提示テキスト ▸
Book Code Builder

「page:line:word」形式の書籍暗号(Book Code)を体験する教育用ツール

1) 鍵生成(コードブック設定)

2) 暗号化

プリセット:

3) 復号

4) コードブック・ビューワー

ヘルプ

📖 書籍暗号の基本

書籍暗号(Book Code)は、任意のテキスト(歴史的には書籍)を鍵として使用する暗号方式です。

平文に登場する各単語を、コードブック(鍵となるテキスト)に登場する単語の位置に対応させることで暗号化します。

位置は「ページ数・行数・何番目」の3つの数字で表現され、本ツールでは page:line:word の形式(例:12:5:3 = 12ページ目の5行目の3語目)を採用しています。

  • 暗号化: 平文の各単語 → コードブック内の座標 p:l:w に変換
  • 復号: 座標 p:l:w → コードブックから単語を逆引き

⚠️ 注意: 本ツールは教育・研究目的です。実運用の暗号としては推奨しません。

⚙️ 仕組みと動作原理

インデックス構築

コードブックのテキストは以下のように処理されます:

  1. 行分割: 改行文字で行に分割(空行も1行として扱われる)
  2. ページ分割: 「ページあたりの行数」(デフォルト40行)で自動的にページ分割
  3. 単語抽出: Unicode対応の正規表現で単語を抽出(ハイフンやアポストロフィを含む単語にも対応)
  4. インデックス作成: 各単語の全出現位置を記録

暗号化プロセス

平文の各単語をインデックスで検索し、対応する p:l:w 座標に変換します。

[収集データ]
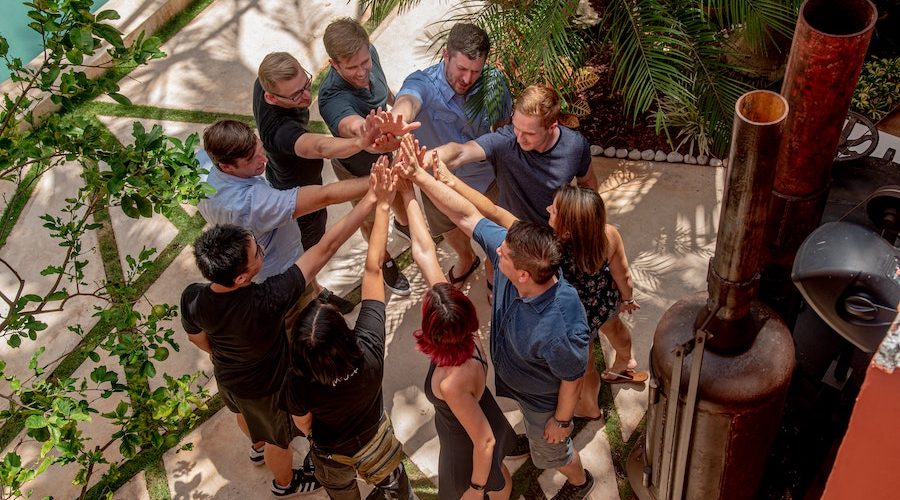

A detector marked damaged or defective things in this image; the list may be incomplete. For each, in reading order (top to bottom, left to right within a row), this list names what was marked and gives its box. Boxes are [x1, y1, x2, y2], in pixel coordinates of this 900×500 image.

rusty metal pipe [704, 91, 788, 352]
rusty metal pipe [764, 0, 876, 320]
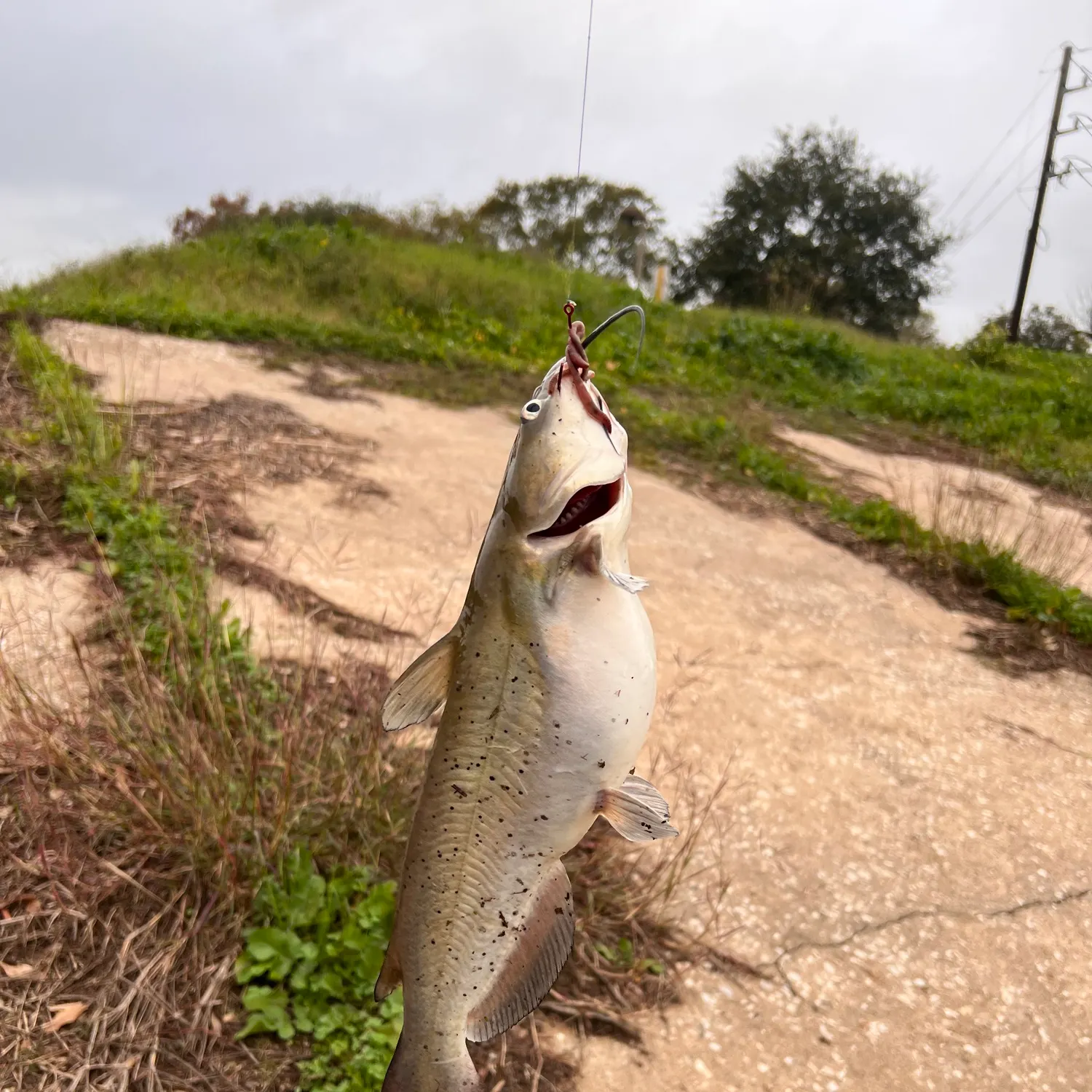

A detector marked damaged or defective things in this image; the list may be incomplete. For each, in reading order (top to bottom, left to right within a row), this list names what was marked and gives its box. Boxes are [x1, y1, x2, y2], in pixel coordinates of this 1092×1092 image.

crack in concrete [983, 716, 1092, 760]
crack in concrete [760, 882, 1092, 970]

課題の目的 ▸ 書籍暗号ツールの解説文を、最後の文の後から書き継いでもらえますか?

この課題の解答 ▸
  • コードブックに存在しない単語は {???} で出力
  • 同じ単語が複数回出現する場合はラウンドロビン方式で異なる座標を順番に使用(設定でON/OFF可能)

復号プロセス

p:l:w 形式の座標を解析し、コードブックから該当する単語を取得します。

  • スペース・カンマ・セミコロン・改行で区切り入力可能
  • 不正なトークンや範囲外の座標は [?] で出力

📌 ラウンドロビン割当とは?

同じ単語がコードブック内に複数回出現する場合、毎回異なる座標を順番に割り当てる方式です。

例: 「wolf」が3箇所 (1:5:2, 2:3:1, 3:1:4) に出現する場合

  • ON(推奨): 1回目→1:5:2、2回目→2:3:1、3回目→3:1:4、4回目→1:5:2(最初に戻る)
  • OFF: すべて 1:5:2(常に最初の座標)

ラウンドロビンONにすると、同じ単語でも暗号文では異なる座標になり、頻度分析攻撃への耐性が向上します。

🕰️ 歴史的背景

書籍暗号は19〜20世紀のスパイ活動・外交・戦時通信で広く使用されました。

なぜ重要だったのか

  • 入手容易性: 書籍・新聞・聖書など「誰でも入手できるテキスト」を鍵として利用
  • 秘匿性: 鍵(書籍)を持っていても、それが暗号の鍵だと気づかれにくい
  • 可変性: 異なる書籍を使えば、毎回異なる暗号システムになる

実運用での課題

  • 版の違い: 改訂版・誤植・句読点の差異が致命的なエラー源
  • 語彙の制限: コードブックに含まれない単語は暗号化できない
  • 頻度分析: 同じ単語が常に同じ座標になると統計的攻撃に脆弱
  • 運用管理: 同一版の配布・更新手順が重要

💡 実際の「ブックコード破り(book code breaking)」は情報戦の一分野として研究されていました。

🚀 本ツールの使い方

基本操作

  1. コードブックの設定:
    • コードブックプリセットボタンから選択(推奨)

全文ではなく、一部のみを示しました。